According to Freddie Mac, the national average commitment rate for a 30-year, conventional, fixed-rate mortgage rose to 6.48 percent in August from 6.43 percent in July; the rate was 6.57 percent in August 2007. However, last week the 30-year fixed had dropped to 5.78 percent.

Lawrence Yun, NAR chief economist, said the recent drop in interest rates is an immediate impact of recent government action. "August sales reflect higher interest rates before the government takeover of Freddie Mac and Fannie Mae, and the sudden drop in mortgage interest rates over the past couple weeks is improving housing affordability," he said. "With higher loan limits and a beefing up of the FHA program, all the mechanisms have been falling into place to increase mortgage availability.

"However, home sales will be constrained without a freer flow of credit into the mortgage market. The faster that happens, the sooner we'll see a broad stabilization in home prices that in turn will help the economy recover," Yun said. "Historically, housing has led the nation out of economic doldrums - there will not be an economic recovery without a housing recovery."

The national median existing-home price2 for all housing types was $203,100 in August, down 9.5 percent from a year ago when the median was $224,400.

"The median home price reflects more transactions related to subprime loans," Yun said. "Fewer than 10 percent of homeowners have subprime loans, but these mortgages are accounting for a disproportionately high share of sales in the current market. On the other hand, areas that have had sharp price cuts are seeing a turnaround in sales, which are rising very fast now in parts of California, Florida and Nevada."

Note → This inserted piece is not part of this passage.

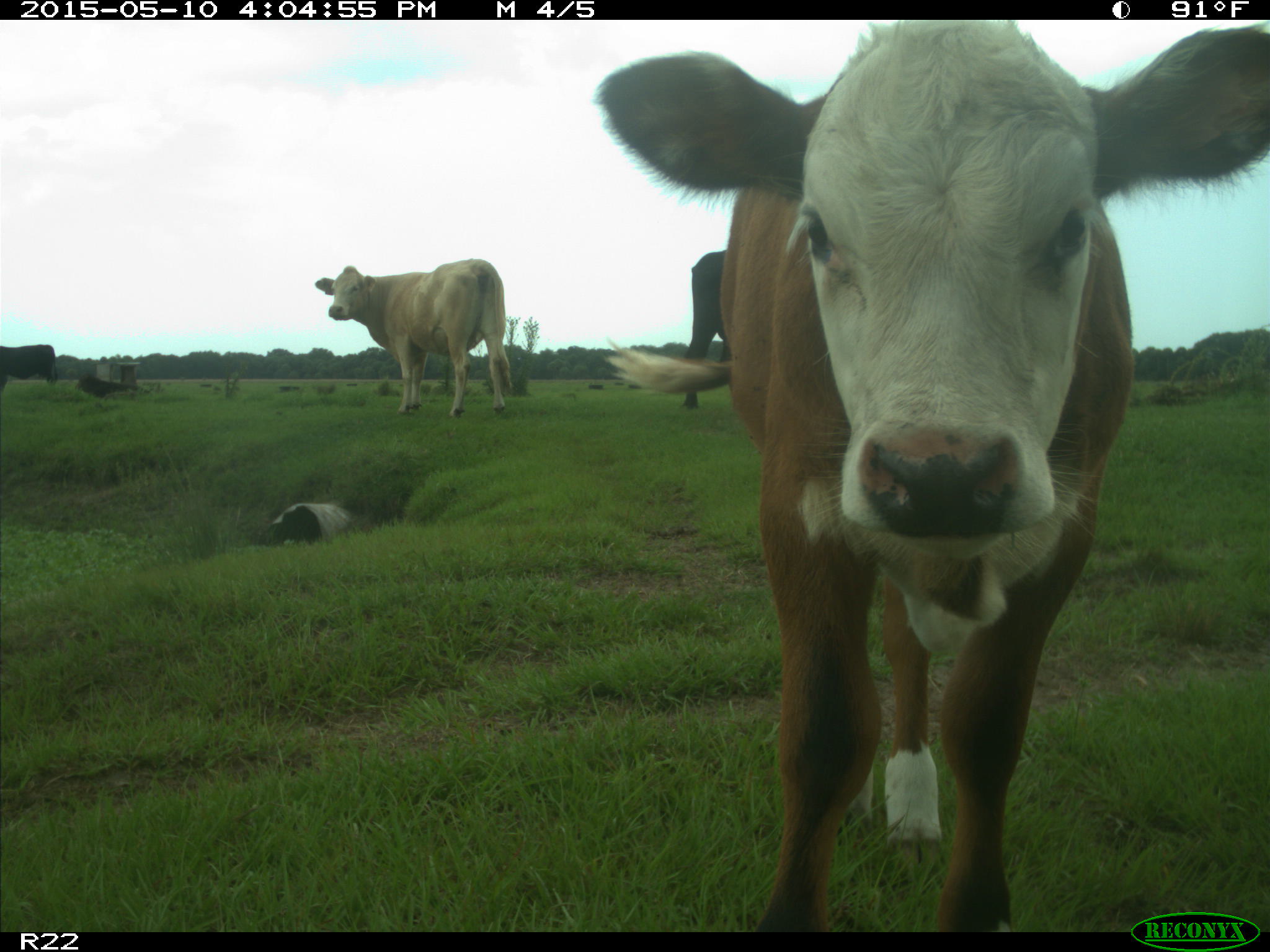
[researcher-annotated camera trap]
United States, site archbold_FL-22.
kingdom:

Total housing inventory at the end of August fell 7.0 percent to 4.26 million existing homes available for sale, which represents a 10.4-month supply3 at the current sales pace, down from a revised 10.9-month supply in July.

Single-family home sales slipped 1.4 percent to a seasonally adjusted annual rate of 4.35 million in August from an upwardly revised pace of 4.41 million in July, but are 9.6 percent below the 4.81 million-unit level a year ago. The median existing single-family home price was $201,900 in August, down 9.7 percent from August 2007.

Existing condominium and co-op sales dropped 8.2 percent to a seasonally adjusted annual rate of 560,000 units in August from an upwardly revised level of 610,000 in July, and are 19.0 percent below the 691,000-unit pace in August 2007. The median existing condo price4 was $212,600 in August, which is 7.2 percent below a year ago.

Regionally, existing-home sales in the Midwest rose 0.9 percent in August to a pace of 1.14 million but are 12.3 percent below August 2007. The median price in the Midwest was $168,000, down 5.6 percent from a year ago.

In the South, existing-home sales increased 0.5 percent to an annual pace of 1.86 million in August, but are 15.1 percent below a year ago. The median price in the South was $176,500, which is 3.4 percent lower than August 2007.

Existing-home sales in the West fell 5.3 percent to an annual rate of 1.07 million in August, but are 4.9 percent higher than August 2007. The median price in the West was $251,600, down 23.9 percent from a year ago. "The highest concentration of foreclosures is in the West, which is weighing down the median price because many buyers are taking advantage of deeply discounted prices," Yun said.

In the Northeast, existing-home sales dropped 6.6 percent to an annual pace of 850,000 in August, and are 15.0 percent below a year ago. The median price in the Northeast was $271,000, down 3.8 percent from August 2007.